Havent been on this board in a LONG time, but wanted to get back and figured I'd ask something people here may help with...I rebuilt my engine a few years ago.. the project took a long time to get back together. I did 383 build, Callies Dragonslayer crank, I-beam rods..etc. The heads are AFR 190's.

Anyways, I went to fire it up a bit ago and it fired right up and ran perfect.. BUT very low oil pressure. Shut it down and checked oil and noticed it looked milky. Drained water and oil, change oil sending unit. Started it back up..Same thing. Low oil pressure and water immediately in oil.
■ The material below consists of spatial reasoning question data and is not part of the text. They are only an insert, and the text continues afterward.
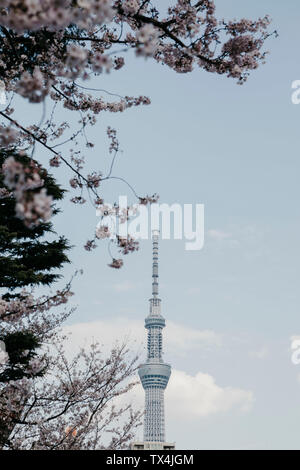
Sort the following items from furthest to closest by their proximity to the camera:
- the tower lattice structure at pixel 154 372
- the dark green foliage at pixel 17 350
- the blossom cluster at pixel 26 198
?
the tower lattice structure at pixel 154 372, the dark green foliage at pixel 17 350, the blossom cluster at pixel 26 198

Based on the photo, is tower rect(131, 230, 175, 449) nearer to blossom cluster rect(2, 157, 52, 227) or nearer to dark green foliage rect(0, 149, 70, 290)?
dark green foliage rect(0, 149, 70, 290)

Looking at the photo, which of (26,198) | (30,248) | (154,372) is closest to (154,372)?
(154,372)

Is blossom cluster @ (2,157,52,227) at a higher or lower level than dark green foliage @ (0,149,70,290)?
lower

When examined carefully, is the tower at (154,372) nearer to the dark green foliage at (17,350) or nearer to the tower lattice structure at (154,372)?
the tower lattice structure at (154,372)

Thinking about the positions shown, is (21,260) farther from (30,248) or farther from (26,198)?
(26,198)

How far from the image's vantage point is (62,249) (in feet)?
48.2

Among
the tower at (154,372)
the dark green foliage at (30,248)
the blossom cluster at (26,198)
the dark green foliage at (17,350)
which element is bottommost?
the blossom cluster at (26,198)

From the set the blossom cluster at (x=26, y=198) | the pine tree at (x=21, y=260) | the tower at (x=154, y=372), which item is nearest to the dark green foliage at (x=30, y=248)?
the pine tree at (x=21, y=260)

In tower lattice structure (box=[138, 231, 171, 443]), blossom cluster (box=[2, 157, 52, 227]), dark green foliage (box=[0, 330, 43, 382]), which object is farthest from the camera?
tower lattice structure (box=[138, 231, 171, 443])

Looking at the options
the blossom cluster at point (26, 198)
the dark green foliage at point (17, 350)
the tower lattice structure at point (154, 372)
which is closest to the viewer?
the blossom cluster at point (26, 198)

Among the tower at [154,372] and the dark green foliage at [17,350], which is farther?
the tower at [154,372]

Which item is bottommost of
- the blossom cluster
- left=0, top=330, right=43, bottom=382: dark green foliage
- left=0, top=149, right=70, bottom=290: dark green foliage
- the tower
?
the blossom cluster

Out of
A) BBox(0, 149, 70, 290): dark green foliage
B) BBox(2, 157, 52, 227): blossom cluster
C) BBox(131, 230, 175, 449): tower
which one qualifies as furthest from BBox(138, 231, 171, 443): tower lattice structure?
BBox(2, 157, 52, 227): blossom cluster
Tried it again..Kind of in denial at this point, but did not start it this time cause it seemed water was getting in without even starting.. I drained fluids and have been so dissappointed I havent looked at it for a while..

I'm going to start tearing it down soon and wondered what I should look for.. I hate to tear the whole engine out and find out it was something up top I could have done. I checked intake and it seems tight. Water seems to go in oil immediately.. Would head gaskets cause water to get in that soon without starting? I'm afraid it's bad machine work on the block or something..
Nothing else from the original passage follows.